Dataset entries:
-*-*-

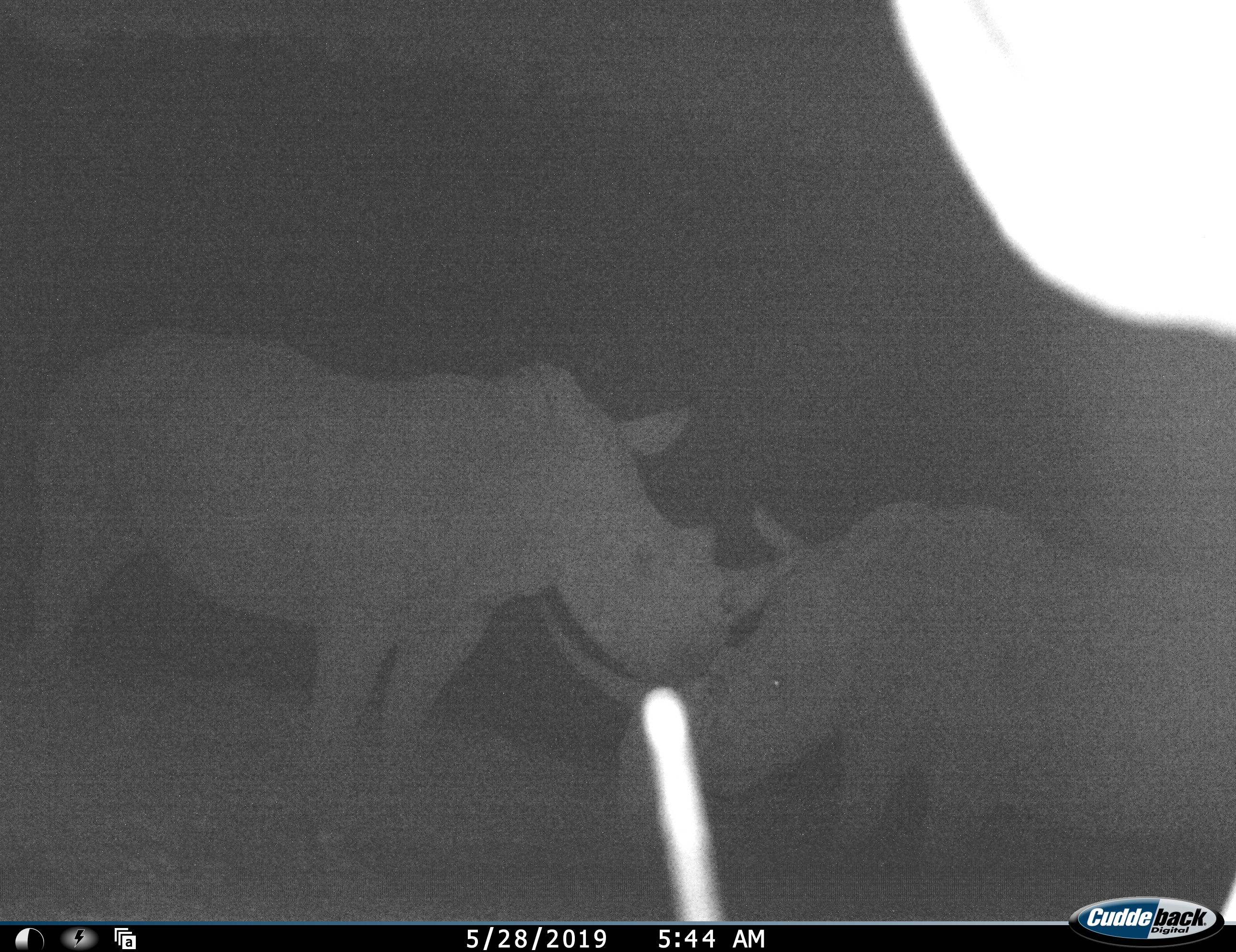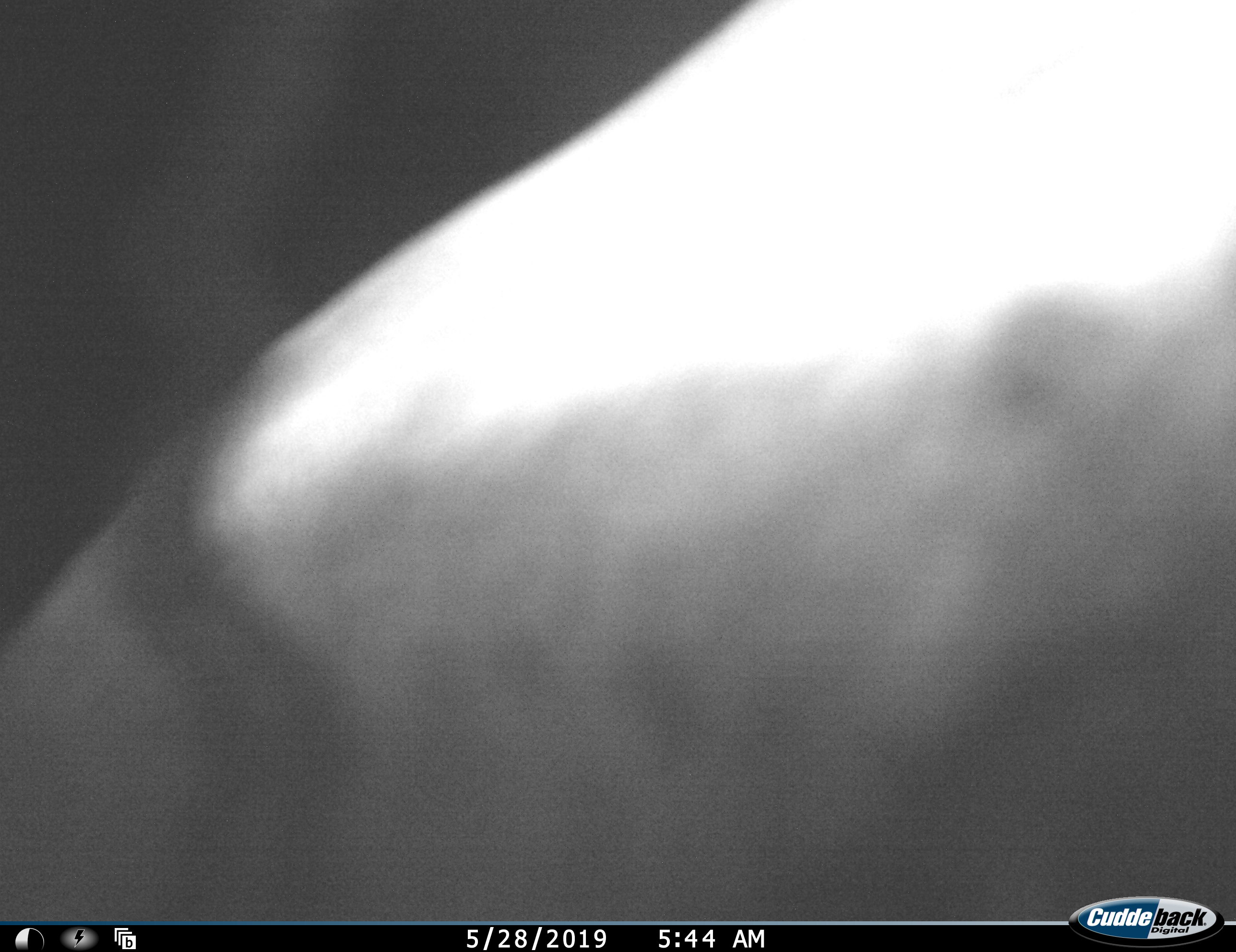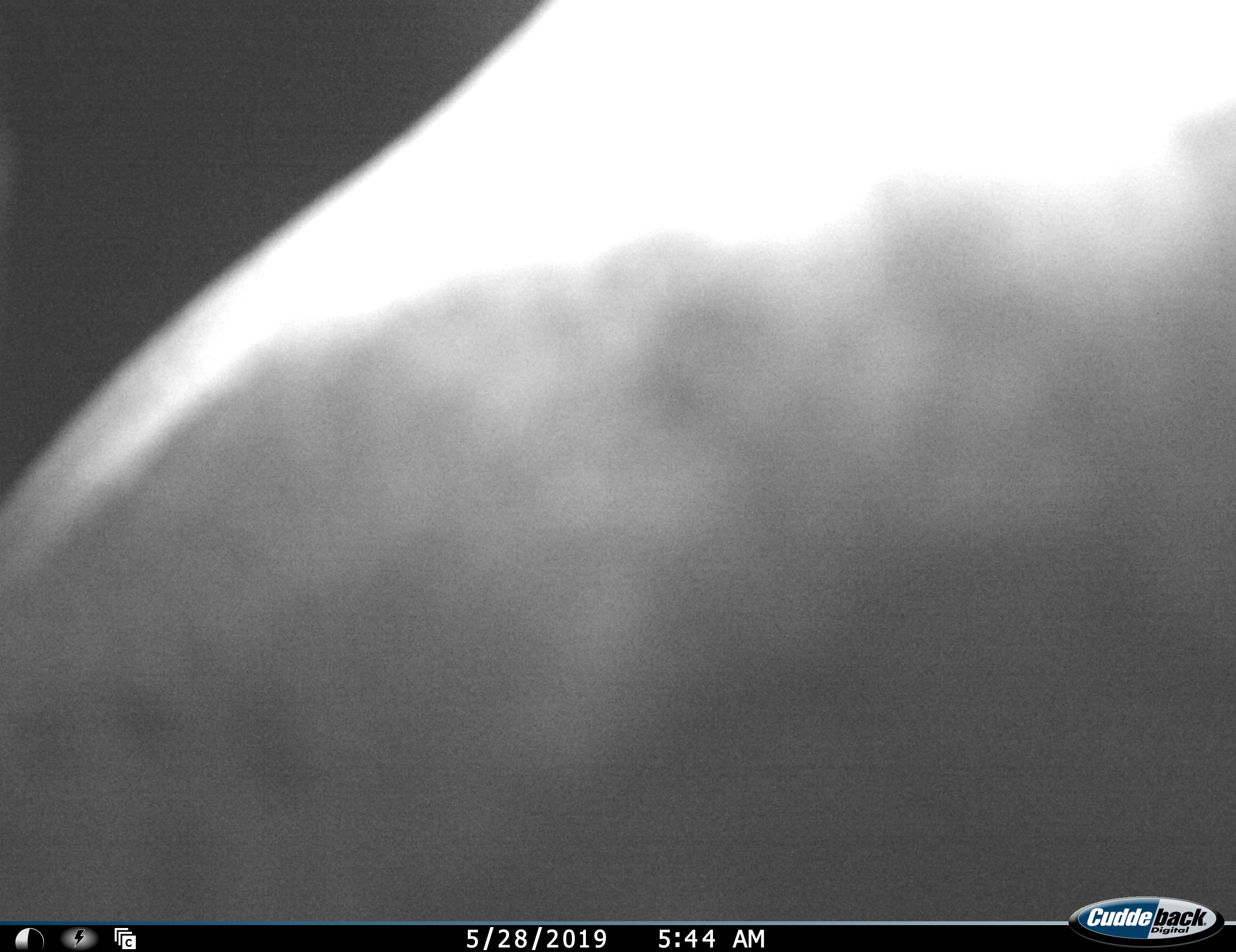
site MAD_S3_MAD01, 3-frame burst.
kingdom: Animalia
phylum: Chordata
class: Mammalia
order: Perissodactyla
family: Rhinocerotidae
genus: Ceratotherium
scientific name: Ceratotherium simum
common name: white rhinoceros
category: rhinoceroswhite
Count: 3.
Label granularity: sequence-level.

-*-*-

WHAT THE EXERCISE ASKS
Output the line containing "common name: white rhinoceros" together with all later lines of the entries, exactly as written, through the final line.

RESPONSE TO THE EXERCISE
common name: white rhinoceros
category: rhinoceroswhite
Count: 3.
Label granularity: sequence-level.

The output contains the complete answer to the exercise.